YOUR INSTRUCTIONS:
Quote the whole listing word for word, please.

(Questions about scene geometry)
══════════════════════════════
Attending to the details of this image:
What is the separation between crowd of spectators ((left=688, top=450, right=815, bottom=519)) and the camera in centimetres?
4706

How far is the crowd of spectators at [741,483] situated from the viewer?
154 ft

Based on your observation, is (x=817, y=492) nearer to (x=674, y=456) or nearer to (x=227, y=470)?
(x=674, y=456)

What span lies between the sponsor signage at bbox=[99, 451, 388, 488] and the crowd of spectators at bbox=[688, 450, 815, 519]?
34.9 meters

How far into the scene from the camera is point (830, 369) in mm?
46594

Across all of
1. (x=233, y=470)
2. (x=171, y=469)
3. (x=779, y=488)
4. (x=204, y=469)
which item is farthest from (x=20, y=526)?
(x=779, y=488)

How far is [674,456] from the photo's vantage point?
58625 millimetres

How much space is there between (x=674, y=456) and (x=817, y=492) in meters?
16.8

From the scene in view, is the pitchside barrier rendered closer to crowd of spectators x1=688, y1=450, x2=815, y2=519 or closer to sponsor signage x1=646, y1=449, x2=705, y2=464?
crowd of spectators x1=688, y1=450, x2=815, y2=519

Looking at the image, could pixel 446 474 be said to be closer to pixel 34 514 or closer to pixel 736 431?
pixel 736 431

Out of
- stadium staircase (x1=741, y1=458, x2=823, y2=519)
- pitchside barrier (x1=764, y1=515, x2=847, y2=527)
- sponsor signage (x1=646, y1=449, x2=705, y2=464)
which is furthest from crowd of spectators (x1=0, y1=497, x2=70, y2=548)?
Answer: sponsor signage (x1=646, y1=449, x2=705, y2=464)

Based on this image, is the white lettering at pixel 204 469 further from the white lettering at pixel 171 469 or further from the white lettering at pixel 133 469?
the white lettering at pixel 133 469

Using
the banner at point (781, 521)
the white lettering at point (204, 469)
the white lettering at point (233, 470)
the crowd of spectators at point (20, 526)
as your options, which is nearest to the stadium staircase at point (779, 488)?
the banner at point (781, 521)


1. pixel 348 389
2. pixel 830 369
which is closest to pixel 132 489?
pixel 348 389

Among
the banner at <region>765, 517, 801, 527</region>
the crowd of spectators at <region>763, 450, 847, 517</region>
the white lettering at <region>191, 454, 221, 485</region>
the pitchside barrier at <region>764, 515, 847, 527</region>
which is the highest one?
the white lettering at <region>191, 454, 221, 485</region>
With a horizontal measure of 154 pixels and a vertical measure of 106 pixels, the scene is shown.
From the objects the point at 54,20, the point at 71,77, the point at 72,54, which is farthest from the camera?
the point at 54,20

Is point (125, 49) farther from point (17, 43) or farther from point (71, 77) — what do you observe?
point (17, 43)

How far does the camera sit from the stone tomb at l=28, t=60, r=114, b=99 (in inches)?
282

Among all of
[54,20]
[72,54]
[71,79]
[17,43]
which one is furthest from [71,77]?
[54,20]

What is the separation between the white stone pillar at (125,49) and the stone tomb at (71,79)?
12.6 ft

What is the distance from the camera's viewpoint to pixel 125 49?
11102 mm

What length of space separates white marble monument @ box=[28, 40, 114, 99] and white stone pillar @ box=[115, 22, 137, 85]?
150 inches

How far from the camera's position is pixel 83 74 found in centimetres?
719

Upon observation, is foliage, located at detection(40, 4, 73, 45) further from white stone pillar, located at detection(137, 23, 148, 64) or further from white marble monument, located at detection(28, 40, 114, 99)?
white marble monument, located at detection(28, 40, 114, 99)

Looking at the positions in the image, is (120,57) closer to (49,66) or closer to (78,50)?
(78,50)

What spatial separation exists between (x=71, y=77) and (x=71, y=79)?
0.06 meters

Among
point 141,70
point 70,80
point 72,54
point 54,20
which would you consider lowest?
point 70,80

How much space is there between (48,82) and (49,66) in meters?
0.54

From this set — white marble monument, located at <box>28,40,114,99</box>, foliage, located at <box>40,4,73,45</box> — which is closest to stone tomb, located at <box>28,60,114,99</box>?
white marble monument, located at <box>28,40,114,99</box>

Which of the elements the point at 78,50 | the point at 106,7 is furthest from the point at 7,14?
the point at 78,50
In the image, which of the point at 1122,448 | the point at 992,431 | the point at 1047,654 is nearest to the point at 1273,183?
══════════════════════════════
FULL OUTPUT:
Attending to the details of this image:
What is the separation between crowd of spectators ((left=688, top=450, right=815, bottom=519)) and the camera in centimetres?
4706

How far is the crowd of spectators at [741,483] situated from the viewer?
154 ft

Based on your observation, is (x=817, y=492) nearer to (x=674, y=456) or nearer to (x=227, y=470)?
(x=674, y=456)

What span lies between the sponsor signage at bbox=[99, 451, 388, 488] and the crowd of spectators at bbox=[688, 450, 815, 519]?
34.9 meters

How far into the scene from the camera is point (830, 369) in mm?
46594

Across all of
1. (x=233, y=470)
2. (x=171, y=469)
3. (x=779, y=488)
4. (x=204, y=469)
which item is farthest from (x=20, y=526)?
(x=779, y=488)

How far is [674,456] from the photo's vantage point?
58625 millimetres

How much space is there between (x=674, y=456) and (x=817, y=492) in meters?
16.8

From the scene in view, is the pitchside barrier rendered closer to crowd of spectators x1=688, y1=450, x2=815, y2=519 or closer to sponsor signage x1=646, y1=449, x2=705, y2=464?
crowd of spectators x1=688, y1=450, x2=815, y2=519

Looking at the image, could pixel 446 474 be said to be closer to pixel 34 514 or closer to pixel 736 431?
pixel 736 431

Out of
- stadium staircase (x1=741, y1=458, x2=823, y2=519)
- pitchside barrier (x1=764, y1=515, x2=847, y2=527)
- sponsor signage (x1=646, y1=449, x2=705, y2=464)
which is furthest from crowd of spectators (x1=0, y1=497, x2=70, y2=548)?
Answer: sponsor signage (x1=646, y1=449, x2=705, y2=464)

Based on this image, is the white lettering at pixel 204 469 further from the white lettering at pixel 171 469 or further from the white lettering at pixel 133 469?
the white lettering at pixel 133 469

Using
the banner at point (781, 521)
the white lettering at point (204, 469)
the white lettering at point (233, 470)
the crowd of spectators at point (20, 526)
as your options, which is nearest to the stadium staircase at point (779, 488)?
the banner at point (781, 521)


1. pixel 348 389
2. pixel 830 369
which is closest to pixel 132 489?
pixel 348 389

Among
the banner at <region>765, 517, 801, 527</region>
the crowd of spectators at <region>763, 450, 847, 517</region>
the white lettering at <region>191, 454, 221, 485</region>
the pitchside barrier at <region>764, 515, 847, 527</region>
which is the highest one?
the white lettering at <region>191, 454, 221, 485</region>
With a horizontal measure of 154 pixels and a vertical measure of 106 pixels, the scene is shown.
From the objects the point at 54,20, the point at 71,77, the point at 72,54, which is farthest from the camera?
the point at 54,20

Is point (125, 49) farther from point (17, 43) or farther from point (71, 77) — what do you observe?
point (17, 43)

How far does the camera sit from the stone tomb at l=28, t=60, r=114, b=99 (in inches)?
282

Among all of
[54,20]
[72,54]
[71,79]
[17,43]
which one is furthest from [71,77]?
[54,20]

What is the separation between the white stone pillar at (125,49) and the stone tomb at (71,79)?
12.6 ft

What is the distance from the camera's viewpoint to pixel 125 49?
11102 mm

What length of space separates white marble monument @ box=[28, 40, 114, 99] and white stone pillar @ box=[115, 22, 137, 85]?
150 inches

How far from the camera's position is pixel 83 74 found in centimetres?
719

Upon observation, is foliage, located at detection(40, 4, 73, 45) further from white stone pillar, located at detection(137, 23, 148, 64) or further from white marble monument, located at detection(28, 40, 114, 99)?
white marble monument, located at detection(28, 40, 114, 99)

Looking at the positions in the image, is (120,57) closer to (49,66) or closer to (78,50)?
(78,50)

What spatial separation exists between (x=71, y=77) and (x=71, y=79)?
0.06 meters

Among
point 141,70
point 70,80
point 72,54
point 54,20
which would you consider lowest?
point 70,80

How much space is there between (48,82) and (49,66) in meters?
0.54

From this set — white marble monument, located at <box>28,40,114,99</box>, foliage, located at <box>40,4,73,45</box> — which is closest to stone tomb, located at <box>28,60,114,99</box>?
white marble monument, located at <box>28,40,114,99</box>

Which of the elements the point at 78,50 | the point at 106,7 is furthest from the point at 7,14?
the point at 78,50
In the image, which of the point at 1122,448 | the point at 992,431 | the point at 1047,654 is nearest to the point at 1273,183?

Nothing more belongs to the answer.